Palisades Woman Indicted by Feds in Multi-Million Dollar Scam

Regina Piehl arrested by federal authorities

By Staff Writer

A Pacific Palisades woman was arrested Wednesday, along with three other suspects, on federal charges of money laundering, mail fraud and kickbacks, according to the U.S. Attorney’s Office.

On Wednesday, federal authorities arrested two defendants, including Regina Piehl, 66, of Pacific Palisades, charged in a scheme that generated millions of dollars through an Orange County compound pharmacy that submitted fraudulent bills to the military’s TRICARE health plan and a labor union health plan for medically unnecessary compound cream prescriptions. Two other defendants named in a 48-count grand jury indictment were expected to surrender Thursday.

The indictment – which contains charges of health care fraud, mail fraud, illegal kickbacks and money laundering – outlines a scheme in which the Orange County-based Professional Compounding Pharmacy (PCP), its team of marketers and a collusive physician made millions of dollars in illegal profits by fraudulently generating prescriptions for custom-made compound cream medications, some of which led to bills for as much as $15,000 per tube.

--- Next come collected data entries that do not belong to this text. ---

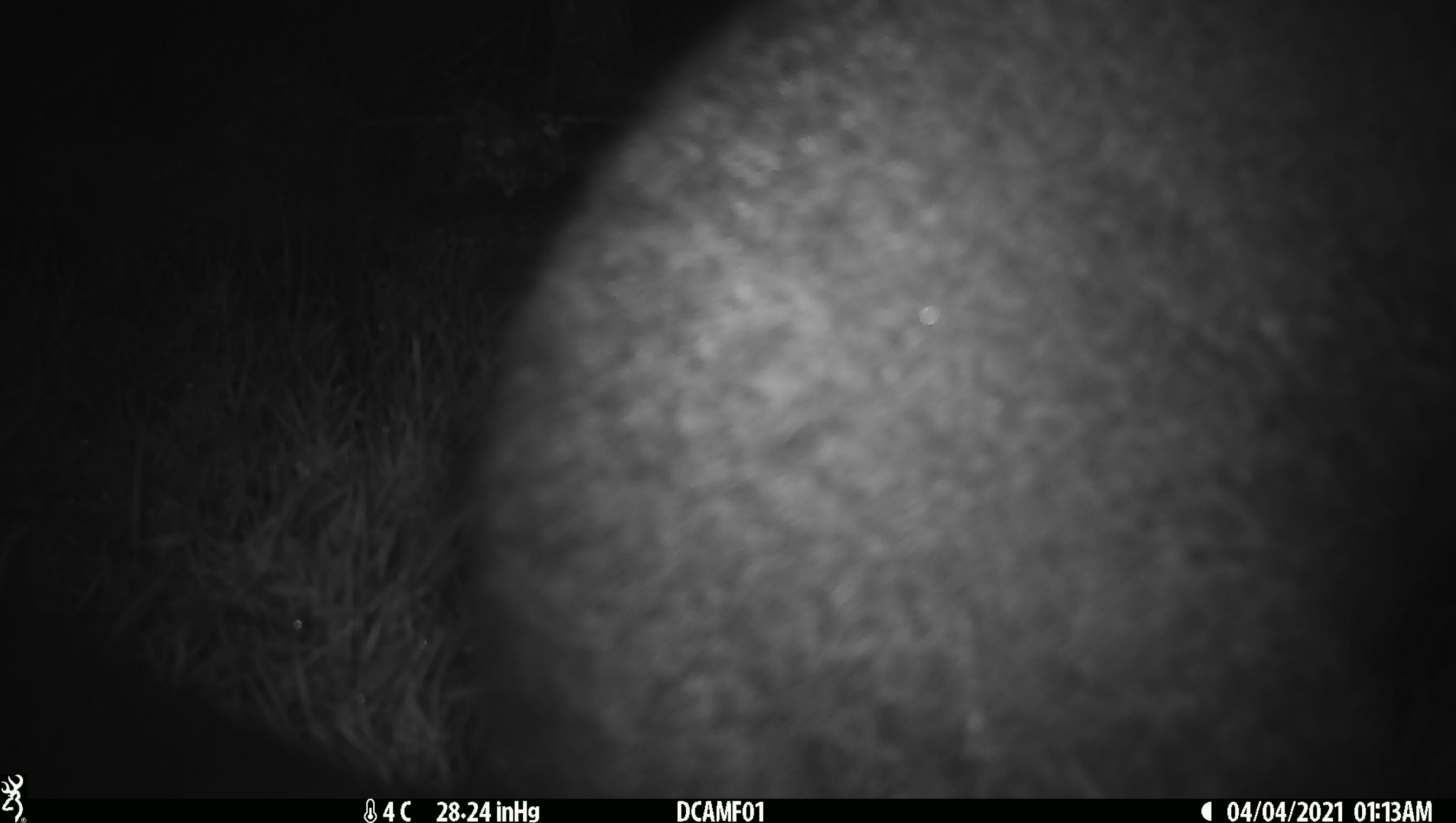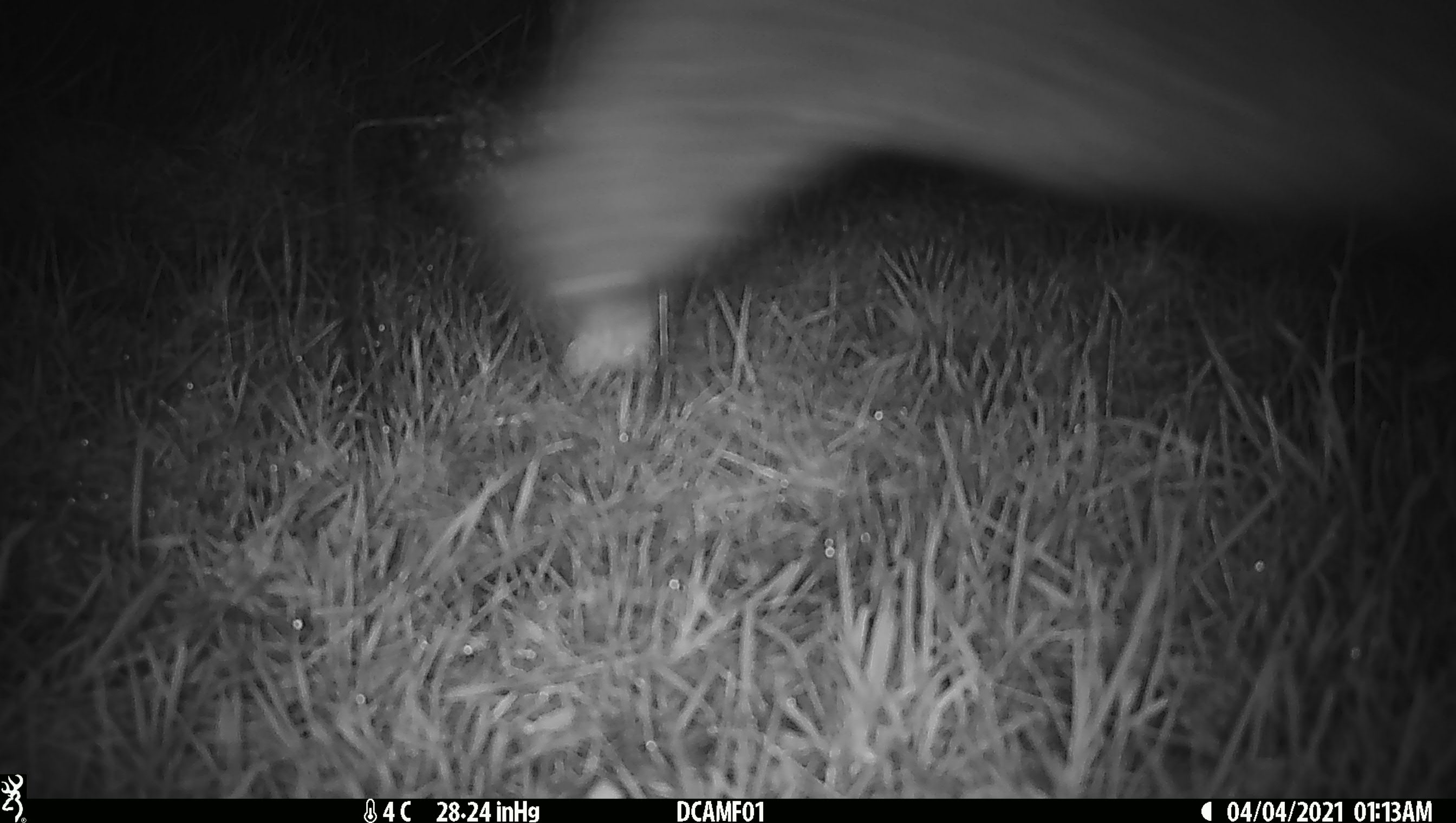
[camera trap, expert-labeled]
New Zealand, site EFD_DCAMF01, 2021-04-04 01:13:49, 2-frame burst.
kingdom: Animalia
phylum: Chordata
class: Mammalia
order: Diprotodontia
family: Phalangeridae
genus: Trichosurus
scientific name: Trichosurus vulpecula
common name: common brushtail possum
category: possum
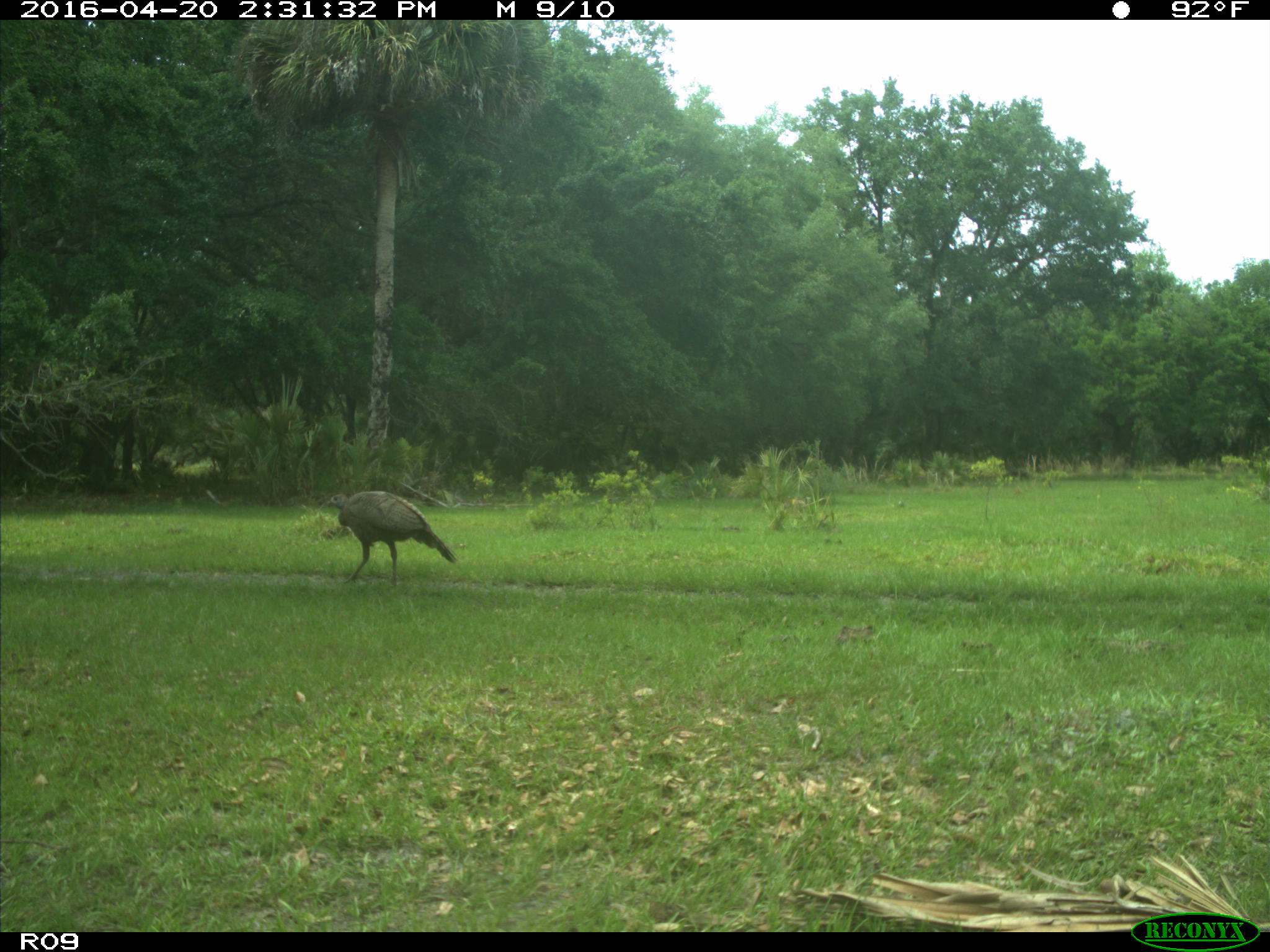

The scheme was fueled in part by the participation of two bogus “pain clinics” in Lawndale and National City, which recruited beneficiaries of TRICARE and the International Longshore and Warehouse Union’s (ILWU) Pacific Maritime Association Welfare Plan. The defendants allegedly paid beneficiaries $200 each to receive treatment by doctors who supposedly were conducting “pain studies” to evaluate the effectiveness of the compound pain creams.

PCP, which operated in La Habra and Brea, allegedly used a network of marketers and one principal doctor to locate beneficiaries of the TRICARE and ILWU plans. PCP and its marketers also enlisted the participation of other doctors and a nurse practitioner to write prescriptions for pain-relief creams, and PCP ultimately filled prescriptions – including myriad refills – that were not medically necessary.

 The scheme’s participants allegedly provided the $200 payments to the “patients” for agreeing to show up at the clinics for the bogus pain studies. They also paid kickbacks to medical marketers and professionals in exchange for generating a large volume of compound prescriptions, the indictment alleges.

PCP paid marketers approximately 50 percent of the payments it received from TRICARE and ILWU Plan manager to provide the marketers with ongoing incentives to find doctors and patients willing to write or accept the medically unnecessary compound cream prescriptions, according to the indictment. Health care professionals engaged to work at these bogus “pain clinics” were encouraged to write prescriptions for medically unnecessary compounded creams to keep the revenue stream flowing to PCP and its marketers, the indictment alleges.

The four defendants named in the indictment are:

  • James Nate Bell, 38, of Anaheim Hills, the owner of PCP and two medical marketing companies that were allegedly used to funnel kickbacks to PCP marketers;
  • Regina Piehl, 66, of Pacific Palisades, who was affiliated with several companies that allegedly received and paid kickbacks to refer and obtain prescriptions for PCP;
  • Dr. Michael Edwards, 52, of Huntington Beach, a physician who allegedly worked with Piehl to set up clinics to study the efficacy of compound creams, but which in reality served as prescriptions mills that generated millions of dollars in profits for PCP and its marketers; and
  • Sara Samhat, 45, of Huntington Beach, who allegedly worked with Dr. Edwards to route prescriptions to PCP and other companies involved in the health care fraud scheme in exchange for receipt of kickbacks from the referral of the prescriptions.

The indictment, which was returned by a federal grand jury in Santa Ana on January 29 and unsealed Wednesday, alleges that the scheme peaked in the first half 2015 and continued into 2016. The fraudulent billings to TRICARE, in particular, dropped significantly in the second half of 2015 when TRICARE, and then later the ILWU Plan, reduced reimbursement rates for compounded creams.